1 of 13

TATANIAGA PERTANIAN

2 of 13

Tataniaga / pemasaran / distribusi adalah kegiatan ekonomi yang berfungsi membawa atau menyampaikan barang dari produsen ke konsumen.

Tataniaga juga berarti segala sesuatu yang menyangkut aturan permainan dalam hal perdagangan barang barang.

3 of 13

Tataniaga dikatakan efisien apabila:

  1. Mampu menyampaikan hasil-hasil dari petani produsen kepada konsumen dengan biaya yang semurah-murahnya.
  2. Mampu mengadakan pembagian yang adil dari keseluruhan harga yang dibayar konsumen terakhir, kepada semua pihak yang ikut serta dalam kegiatan produksi dan tataniaga barang itu.

4 of 13

Proses pemasaran meliputi :

  1. Aspek fisik berpindahnya barang barang ke tempat di mana mereka dibutuhkan.
  2. Aspek non fisik para penjual harus mengetahui apa yang diinginkan oleh pembeli, dan pembeli harus mengetahui apa yang dijual.

5 of 13

Fungsi dan peranan tataniaga adalah mengusahakan agar pembeli memperoleh barang yang diinginkan pada tempat, waktu, bentuk, dan harga yang tepat.

6 of 13

Fungsi pemasaran terdiri dari :

  1. Fungsi pertukaran → pembelian dan penjualan.
  2. Fungsi fisik → pengangkutan, penyimpanan, dan pengolahan.
  3. Fungsi penyediaan sarana → informasi pasar, penanggungan risiko, pengumpulan, komunikasi, standarisasi dan penyortiran, serta pembiayaan.

7 of 13

Biaya tataniaga adalah biaya yang dikeluarkan untuk keperluan pemasaran, meliputi biaya angkut, biaya pengeringan, pungutan restribusi, dan lain-lain.

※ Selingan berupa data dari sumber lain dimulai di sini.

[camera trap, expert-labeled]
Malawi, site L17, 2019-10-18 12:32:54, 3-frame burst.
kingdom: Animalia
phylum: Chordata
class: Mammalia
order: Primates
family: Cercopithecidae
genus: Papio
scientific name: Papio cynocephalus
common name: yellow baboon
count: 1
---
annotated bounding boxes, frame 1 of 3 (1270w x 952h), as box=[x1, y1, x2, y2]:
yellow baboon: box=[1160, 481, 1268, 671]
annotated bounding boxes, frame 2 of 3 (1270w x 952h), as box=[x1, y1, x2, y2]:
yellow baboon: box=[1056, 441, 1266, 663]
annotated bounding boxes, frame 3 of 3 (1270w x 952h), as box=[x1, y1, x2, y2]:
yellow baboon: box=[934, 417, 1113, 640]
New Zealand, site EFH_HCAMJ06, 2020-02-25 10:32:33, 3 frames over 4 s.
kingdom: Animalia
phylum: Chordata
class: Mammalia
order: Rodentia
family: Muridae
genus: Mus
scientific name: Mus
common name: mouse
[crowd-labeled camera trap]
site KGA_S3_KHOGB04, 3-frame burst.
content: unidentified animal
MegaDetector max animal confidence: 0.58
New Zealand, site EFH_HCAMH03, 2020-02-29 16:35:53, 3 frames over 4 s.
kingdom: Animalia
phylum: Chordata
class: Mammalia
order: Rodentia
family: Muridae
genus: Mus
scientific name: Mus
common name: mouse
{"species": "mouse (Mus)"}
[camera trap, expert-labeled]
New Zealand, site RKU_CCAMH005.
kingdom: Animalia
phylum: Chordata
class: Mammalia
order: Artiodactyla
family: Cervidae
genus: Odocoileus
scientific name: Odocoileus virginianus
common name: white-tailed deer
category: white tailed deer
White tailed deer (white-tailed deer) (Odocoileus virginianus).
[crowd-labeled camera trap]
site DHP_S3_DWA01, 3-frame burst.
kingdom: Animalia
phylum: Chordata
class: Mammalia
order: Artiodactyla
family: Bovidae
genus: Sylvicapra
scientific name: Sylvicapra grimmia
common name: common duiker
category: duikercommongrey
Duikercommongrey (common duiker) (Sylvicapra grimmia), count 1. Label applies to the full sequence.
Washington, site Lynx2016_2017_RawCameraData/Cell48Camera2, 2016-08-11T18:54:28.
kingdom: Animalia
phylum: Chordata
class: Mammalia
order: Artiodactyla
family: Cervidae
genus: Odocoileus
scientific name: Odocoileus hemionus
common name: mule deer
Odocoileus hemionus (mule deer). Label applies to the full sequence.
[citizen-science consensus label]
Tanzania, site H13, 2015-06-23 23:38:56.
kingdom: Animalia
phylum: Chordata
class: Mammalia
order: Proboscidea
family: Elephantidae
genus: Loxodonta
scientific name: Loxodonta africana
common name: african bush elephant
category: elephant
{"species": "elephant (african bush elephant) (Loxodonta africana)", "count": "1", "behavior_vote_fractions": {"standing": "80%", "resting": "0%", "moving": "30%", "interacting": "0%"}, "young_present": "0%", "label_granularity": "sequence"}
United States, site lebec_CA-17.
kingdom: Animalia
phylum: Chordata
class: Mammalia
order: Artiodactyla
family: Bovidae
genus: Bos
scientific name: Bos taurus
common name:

Biaya tataniaga disebut juga dengan marketing margin atau marjin tataniaga.

8 of 13

Biaya tataniaga tidak dapat digunakan untuk menilai efisien atau tidaknya tataniaga.

Suatu komoditi dapat mempunyai sistem tataniaga yang sangat efisien tapi persentase biaya tataniaganya tinggi.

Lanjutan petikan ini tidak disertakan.